Expert Level Support
Personal care is hands-on help with self-care and is required for fundamental functioning. The frequency in which we do activities of daily living, like maintaining proper oral hygiene or grooming, may decline with age. By neglecting these everyday actions, your family member and the people they interact with may be more susceptible to infection.
As personal care is crucial and intensive, Aultru requires all caregivers:
Have experience caring for someone with similar illnesses, diseases, or needs;
receive additional training from a registered nurse; and
check-in daily with their supervisor.
By including these three factors in our process, we ensure the highest quality of care.
Alzheimer’s disease and related dementia (ADRD) is the fifth leading cause of death among adults 65 years and older. It is estimated that 5 million seniors in the United States were diagnosed with ADRD in 2014, and 13.9 million seniors will be diagnosed with ADRD by 2060.1 ADRD affects every aspect of a person's life. It can diminish someone’s ability to communicate and understand, alter their behavior, and affect their physical health.
Whether your family member has Alzheimer’s disease, Lewy body dementia, vascular dementia, or another type, our specially trained caregivers can help your family member live their best life, for as long as possible. Our proprietary ADRD specialty program, Calm Insight, uses a person-centered approach with evidence-based behavioral interventions. Our caregivers will deliver customized daily care, carry out our best practices for ADRD, follow strategies to decrease challenging behavior, and engage in meaningful activities with your loved one.
Grooming & Hygiene
Almost 25% of adults between the ages of 65 and 74 have periodontal disease, which is associated with chronic health issues such as diabetes mellitus, heart disease, stroke, and respiratory disease.2 Often, seniors are more prone to periodontal disease because of poor oral hygiene paired with potential dry mouth from medications.
To maintain your health as you age, practicing good personal hygiene is a necessity. Our trained caregivers can help with bathing, dressing, hair styling, toileting and incontinence care, and other hygienic needs. Through proper healthcare techniques in a one-to-one setting, we help safeguard your family member’s well-being, dignity, and grace.

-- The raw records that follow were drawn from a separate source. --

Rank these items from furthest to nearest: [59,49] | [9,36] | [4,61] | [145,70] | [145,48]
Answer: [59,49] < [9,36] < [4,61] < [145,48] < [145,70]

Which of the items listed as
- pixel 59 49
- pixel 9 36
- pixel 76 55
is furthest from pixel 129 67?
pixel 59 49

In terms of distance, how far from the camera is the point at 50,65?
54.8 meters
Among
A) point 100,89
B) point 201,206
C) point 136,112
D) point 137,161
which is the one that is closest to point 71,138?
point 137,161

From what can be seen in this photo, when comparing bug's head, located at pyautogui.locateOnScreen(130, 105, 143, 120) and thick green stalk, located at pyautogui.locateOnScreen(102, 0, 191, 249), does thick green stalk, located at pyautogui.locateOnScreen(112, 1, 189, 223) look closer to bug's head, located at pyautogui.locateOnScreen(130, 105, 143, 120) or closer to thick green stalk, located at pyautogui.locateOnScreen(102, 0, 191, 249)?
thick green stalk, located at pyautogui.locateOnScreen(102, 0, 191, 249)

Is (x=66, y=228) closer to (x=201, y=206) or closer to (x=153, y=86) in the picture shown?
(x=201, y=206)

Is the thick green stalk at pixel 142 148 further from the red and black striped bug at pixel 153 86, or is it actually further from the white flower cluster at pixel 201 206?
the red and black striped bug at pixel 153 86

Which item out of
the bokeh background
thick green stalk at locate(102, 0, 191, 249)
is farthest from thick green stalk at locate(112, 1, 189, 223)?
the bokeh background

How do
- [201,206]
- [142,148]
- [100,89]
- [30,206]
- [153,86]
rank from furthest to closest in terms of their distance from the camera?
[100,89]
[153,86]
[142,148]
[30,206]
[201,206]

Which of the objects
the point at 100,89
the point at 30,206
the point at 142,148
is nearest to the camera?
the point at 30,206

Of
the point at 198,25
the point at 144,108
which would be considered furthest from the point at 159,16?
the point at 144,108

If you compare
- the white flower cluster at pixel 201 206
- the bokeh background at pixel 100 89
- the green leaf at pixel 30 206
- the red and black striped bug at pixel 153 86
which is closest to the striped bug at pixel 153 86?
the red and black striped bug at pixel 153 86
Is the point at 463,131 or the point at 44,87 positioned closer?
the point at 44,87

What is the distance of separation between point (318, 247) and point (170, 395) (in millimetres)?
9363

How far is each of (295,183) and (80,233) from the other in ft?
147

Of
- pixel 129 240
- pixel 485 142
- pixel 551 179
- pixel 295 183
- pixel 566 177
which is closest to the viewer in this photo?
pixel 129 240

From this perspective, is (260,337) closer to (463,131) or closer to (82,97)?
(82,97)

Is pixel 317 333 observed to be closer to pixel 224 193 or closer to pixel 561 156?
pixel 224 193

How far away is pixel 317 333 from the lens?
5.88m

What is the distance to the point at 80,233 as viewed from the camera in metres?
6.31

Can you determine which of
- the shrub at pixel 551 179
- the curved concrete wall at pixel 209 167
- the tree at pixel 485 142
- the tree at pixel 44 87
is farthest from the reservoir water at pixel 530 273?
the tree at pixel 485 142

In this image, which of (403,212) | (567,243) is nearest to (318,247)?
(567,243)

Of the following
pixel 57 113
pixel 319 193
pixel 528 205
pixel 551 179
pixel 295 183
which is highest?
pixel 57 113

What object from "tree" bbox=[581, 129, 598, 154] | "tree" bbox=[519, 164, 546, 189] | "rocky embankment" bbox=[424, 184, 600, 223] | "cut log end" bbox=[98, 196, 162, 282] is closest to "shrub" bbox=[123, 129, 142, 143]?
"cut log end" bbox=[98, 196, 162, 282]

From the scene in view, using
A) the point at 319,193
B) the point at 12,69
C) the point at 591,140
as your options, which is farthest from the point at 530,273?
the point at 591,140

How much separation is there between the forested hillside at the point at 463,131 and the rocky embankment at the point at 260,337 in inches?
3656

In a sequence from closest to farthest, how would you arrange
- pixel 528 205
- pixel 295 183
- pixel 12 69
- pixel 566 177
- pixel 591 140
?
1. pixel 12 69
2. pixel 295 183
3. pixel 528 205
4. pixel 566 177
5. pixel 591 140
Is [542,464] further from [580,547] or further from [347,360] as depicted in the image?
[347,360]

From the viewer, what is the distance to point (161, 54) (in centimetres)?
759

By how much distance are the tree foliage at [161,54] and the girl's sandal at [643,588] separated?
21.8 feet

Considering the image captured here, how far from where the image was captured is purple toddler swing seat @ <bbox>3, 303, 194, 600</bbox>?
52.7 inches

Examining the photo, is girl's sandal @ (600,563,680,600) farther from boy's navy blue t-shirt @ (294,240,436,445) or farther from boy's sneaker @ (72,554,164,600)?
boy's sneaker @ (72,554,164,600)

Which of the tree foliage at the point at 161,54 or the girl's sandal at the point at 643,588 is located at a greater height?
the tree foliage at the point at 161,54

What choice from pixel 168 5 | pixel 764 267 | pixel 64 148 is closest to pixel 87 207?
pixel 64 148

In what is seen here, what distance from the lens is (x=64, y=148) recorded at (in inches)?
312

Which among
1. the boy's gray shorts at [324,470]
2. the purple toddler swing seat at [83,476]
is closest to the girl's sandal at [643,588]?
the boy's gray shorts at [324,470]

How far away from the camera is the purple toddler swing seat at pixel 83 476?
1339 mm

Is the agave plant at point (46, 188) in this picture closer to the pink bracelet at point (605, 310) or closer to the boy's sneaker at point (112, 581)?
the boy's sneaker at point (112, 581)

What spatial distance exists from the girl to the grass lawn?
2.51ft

Five leading risk factors for death are high blood pressure, smoking, high blood glucose, physical inactivity, and obesity. A glance at these risk factors shows that high blood pressure, glucose levels, and obesity are connected with physical inactivity. The World Health Organization reported that around 3.2 million deaths each year are because of physical inactivity.3
If your loved one suffered an injury or disability or needs to improve their mobility and strength, we work with your occupational therapist/physical therapist. By learning your loved one’s limitations and continuing simple non-prescribed range of motion exercises at home, we promote their progress so they can get better.
Proper medication often preserves health and well-being. Unfortunately, 40-75% of older individuals reportedly make an error when taking their medications.4 When no routines are set in place, seniors are at a higher risk for medication poisoning—especially due to potential interactions that come with taking multiple prescriptions.
Our qualified caregivers work with client specific medication profiles to ensure all medication is taken as prescribed every time. A registered nurse also works with a geriatric pharmacist to screen for medication side effects.
Prevention/Reduction of Slips, Trips, and Falls.
Our research-backed fall prevention program and strategies, Prostaf, help reduce falls and improve health outcomes. One of our highest priorities is safety. We offer general supervision and aid that brings awareness to trip hazards and also secures your loved one.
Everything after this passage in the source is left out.